La petite dame aux cheveux grisonnants s’agita.

— Le mobile, vous le connaissez ?

— Je crois oui. Le bonheur de Ruth, le voilà, le mobile ! J’imagine que vous l’avez surprise avec John Lake et que vous avez tout compris. Et comme vous aviez accès aux papiers de sir Gervase, vous êtes tombée sur le brouillon de son dernier testament : Ruth déshéritée à moins qu’elle n’épouse Hugo Trent. Profitant du fait que sir Gervase m’avait écrit, vous avez décidé de prendre les choses en main. Vous aviez sans doute vu une copie de sa lettre. J’ignore quel mélange de peur et de suspicion l’avait poussé à me l’envoyer. Il devait soupçonner Burrows, ou Lake, de vol systématique. Et comme il ignorait les sentiments de Ruth, il a cru bon de faire appel à un détective privé. Vous en avez tiré parti pour mettre en scène un suicide, étayé par vos déclarations concernant des tourments liés à Hugo Trent que sir Gervase aurait éprouvés. Vous m’avez expédié un télégramme et vous avez raconté que sir Gervase avait dit que j’arriverais « trop tard ».

— Gervase Chevenix-Gore était un tyran, un snob et un crétin imbu de lui-même ! répliqua miss Lingard, pleine d’une fureur sacrée. Je n’allais tout de même pas le laisser détruire le bonheur de Ruth.

— Ruth, c’est votre fille, n’est-ce pas ? s’enquit Poirot avec douceur.

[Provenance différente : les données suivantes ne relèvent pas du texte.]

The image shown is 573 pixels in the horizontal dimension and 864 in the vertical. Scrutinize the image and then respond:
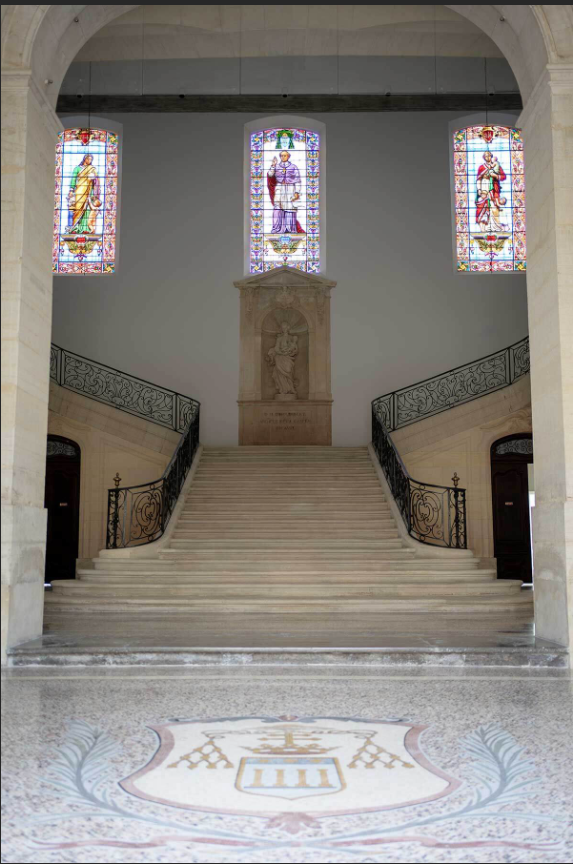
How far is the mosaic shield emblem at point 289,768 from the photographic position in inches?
108

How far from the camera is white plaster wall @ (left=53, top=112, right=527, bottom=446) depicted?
599 inches

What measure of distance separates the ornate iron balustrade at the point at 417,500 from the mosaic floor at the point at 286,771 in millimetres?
5826

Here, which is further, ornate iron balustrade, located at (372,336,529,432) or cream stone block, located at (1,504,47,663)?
ornate iron balustrade, located at (372,336,529,432)

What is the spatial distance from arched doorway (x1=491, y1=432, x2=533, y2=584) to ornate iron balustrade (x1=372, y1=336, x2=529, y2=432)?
3.91 feet

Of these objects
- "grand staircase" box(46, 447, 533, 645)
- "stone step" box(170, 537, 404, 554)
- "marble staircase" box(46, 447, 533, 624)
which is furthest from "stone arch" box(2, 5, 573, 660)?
"stone step" box(170, 537, 404, 554)

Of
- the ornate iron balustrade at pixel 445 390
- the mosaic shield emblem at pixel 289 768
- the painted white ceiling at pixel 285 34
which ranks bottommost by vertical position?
the mosaic shield emblem at pixel 289 768

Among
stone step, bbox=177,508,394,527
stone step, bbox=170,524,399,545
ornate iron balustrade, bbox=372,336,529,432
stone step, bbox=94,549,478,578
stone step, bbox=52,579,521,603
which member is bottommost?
stone step, bbox=52,579,521,603

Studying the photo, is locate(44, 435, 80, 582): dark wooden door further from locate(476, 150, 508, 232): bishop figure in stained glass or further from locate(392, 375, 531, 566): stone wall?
locate(476, 150, 508, 232): bishop figure in stained glass

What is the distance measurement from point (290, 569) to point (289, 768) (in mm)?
6004

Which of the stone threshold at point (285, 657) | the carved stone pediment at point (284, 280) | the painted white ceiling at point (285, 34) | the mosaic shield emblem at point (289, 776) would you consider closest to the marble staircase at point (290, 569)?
the stone threshold at point (285, 657)

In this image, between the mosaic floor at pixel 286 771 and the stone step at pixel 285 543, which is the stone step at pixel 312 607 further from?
the mosaic floor at pixel 286 771

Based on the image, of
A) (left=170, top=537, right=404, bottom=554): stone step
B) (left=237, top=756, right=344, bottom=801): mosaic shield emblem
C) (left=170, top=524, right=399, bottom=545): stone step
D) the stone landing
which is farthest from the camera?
(left=170, top=524, right=399, bottom=545): stone step

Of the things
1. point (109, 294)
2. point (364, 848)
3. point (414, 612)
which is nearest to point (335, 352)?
point (109, 294)

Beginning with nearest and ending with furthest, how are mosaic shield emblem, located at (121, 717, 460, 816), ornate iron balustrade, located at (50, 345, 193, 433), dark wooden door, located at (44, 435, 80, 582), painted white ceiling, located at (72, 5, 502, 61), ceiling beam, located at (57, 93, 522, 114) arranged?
mosaic shield emblem, located at (121, 717, 460, 816) → dark wooden door, located at (44, 435, 80, 582) → painted white ceiling, located at (72, 5, 502, 61) → ornate iron balustrade, located at (50, 345, 193, 433) → ceiling beam, located at (57, 93, 522, 114)
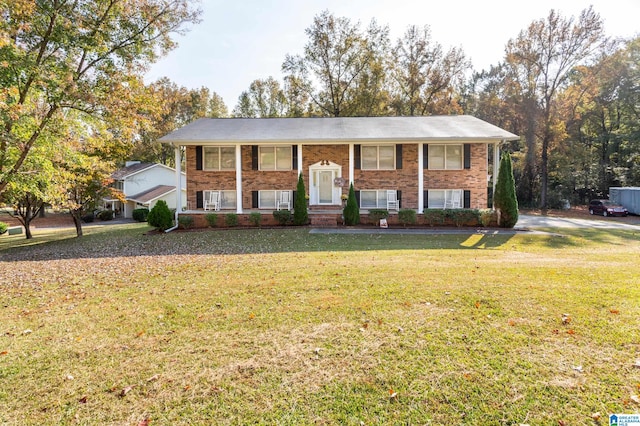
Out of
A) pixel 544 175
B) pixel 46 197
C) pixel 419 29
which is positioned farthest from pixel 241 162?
pixel 544 175

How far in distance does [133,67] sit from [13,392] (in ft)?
37.7

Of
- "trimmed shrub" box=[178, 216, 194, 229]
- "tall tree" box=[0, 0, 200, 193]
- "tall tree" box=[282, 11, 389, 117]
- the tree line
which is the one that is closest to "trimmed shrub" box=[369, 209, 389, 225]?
"trimmed shrub" box=[178, 216, 194, 229]

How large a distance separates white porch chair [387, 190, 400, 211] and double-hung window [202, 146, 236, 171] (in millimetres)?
8683

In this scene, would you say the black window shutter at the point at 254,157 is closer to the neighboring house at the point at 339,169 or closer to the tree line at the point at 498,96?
the neighboring house at the point at 339,169

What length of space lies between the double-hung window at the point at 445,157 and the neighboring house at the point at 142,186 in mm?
25159

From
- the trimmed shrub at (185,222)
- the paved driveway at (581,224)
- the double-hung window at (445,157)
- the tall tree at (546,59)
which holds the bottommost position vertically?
the paved driveway at (581,224)

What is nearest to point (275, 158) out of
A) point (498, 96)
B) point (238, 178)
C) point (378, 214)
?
point (238, 178)

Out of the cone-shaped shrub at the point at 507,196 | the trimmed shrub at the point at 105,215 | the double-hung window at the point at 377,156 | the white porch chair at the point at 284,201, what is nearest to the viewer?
the cone-shaped shrub at the point at 507,196

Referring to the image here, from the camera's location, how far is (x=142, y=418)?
273 cm

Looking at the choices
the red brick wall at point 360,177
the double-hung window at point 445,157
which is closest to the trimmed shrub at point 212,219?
the red brick wall at point 360,177

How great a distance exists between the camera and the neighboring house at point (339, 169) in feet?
59.6

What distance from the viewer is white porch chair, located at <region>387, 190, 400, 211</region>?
59.5ft

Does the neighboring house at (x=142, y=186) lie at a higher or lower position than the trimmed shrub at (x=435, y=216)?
higher

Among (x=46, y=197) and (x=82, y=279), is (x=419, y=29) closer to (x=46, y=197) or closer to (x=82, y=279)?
(x=46, y=197)
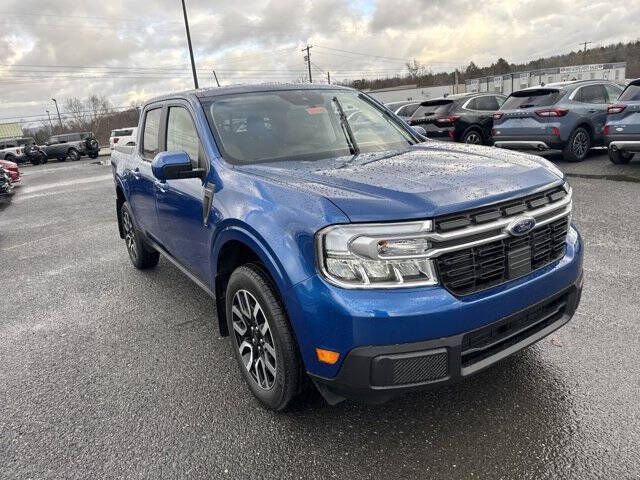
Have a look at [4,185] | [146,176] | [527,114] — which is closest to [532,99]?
[527,114]

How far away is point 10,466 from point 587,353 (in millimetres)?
3390

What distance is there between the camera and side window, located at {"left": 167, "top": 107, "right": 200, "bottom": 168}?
3426 mm

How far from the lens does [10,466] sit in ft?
8.34

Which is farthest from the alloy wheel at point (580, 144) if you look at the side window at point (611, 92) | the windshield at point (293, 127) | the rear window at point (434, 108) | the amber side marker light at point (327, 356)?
the amber side marker light at point (327, 356)

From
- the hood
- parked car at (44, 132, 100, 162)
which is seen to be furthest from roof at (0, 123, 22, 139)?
the hood

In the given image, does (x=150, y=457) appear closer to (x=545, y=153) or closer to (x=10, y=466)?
(x=10, y=466)

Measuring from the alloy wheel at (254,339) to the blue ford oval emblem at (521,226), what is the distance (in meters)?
1.28

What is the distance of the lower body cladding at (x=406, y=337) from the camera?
6.85 ft

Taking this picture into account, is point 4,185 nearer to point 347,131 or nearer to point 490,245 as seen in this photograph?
point 347,131

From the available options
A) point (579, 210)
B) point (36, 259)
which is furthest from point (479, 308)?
point (36, 259)

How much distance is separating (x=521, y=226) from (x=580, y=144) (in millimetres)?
10022

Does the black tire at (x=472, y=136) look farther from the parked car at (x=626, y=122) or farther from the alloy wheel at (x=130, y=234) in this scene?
the alloy wheel at (x=130, y=234)

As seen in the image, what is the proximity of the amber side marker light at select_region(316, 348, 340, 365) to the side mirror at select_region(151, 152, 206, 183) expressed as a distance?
4.94 ft

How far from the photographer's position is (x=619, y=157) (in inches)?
392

— Oui… c’est ma fille. J’ai… j’ai souvent, très souvent pensé à elle. Quand j’ai appris que sir Gervase cherchait quelqu’un pour l’aider à écrire l’histoire de sa famille, j’ai sauté sur l’occasion. J’étais curieuse de la revoir… ma fille. Je savais que lady Chevenix-Gore ne me reconnaîtrait pas. Cela remontait à des années – j’étais jeune et jolie, alors – et j’avais changé de nom depuis. En outre, lady Chevenix-Gore est trop distraite pour avoir une notion précise de quoi que ce soit. Je l’aimais bien, mais je détestais les Chevenix-Gore. Ils m’avaient traitée comme un chien. Et maintenant, Gervase, à cause de son snobisme et de son orgueil, allait détruire la vie de Ruth… Seulement, moi, j’étais décidée à ce qu’elle soit heureuse. Et, heureuse, elle le sera… à condition qu’elle ne sache jamais rien à mon sujet…

Ce n’était pas une question… c’était une prière.

Poirot hocha la tête.

— Personne ne l’apprendra jamais de moi.

Miss Lingard répondit simplement :

— Merci.

Plus tard, après le départ de la police, Poirot trouva Ruth Lake dans le jardin avec son mari.

— Vous avez vraiment cru que je l’avais tué, monsieur Poirot ? lui demanda-t-elle d’un air de défi.

— Je savais, madame, que vous ne pouviez pas l’avoir fait… à cause des asters.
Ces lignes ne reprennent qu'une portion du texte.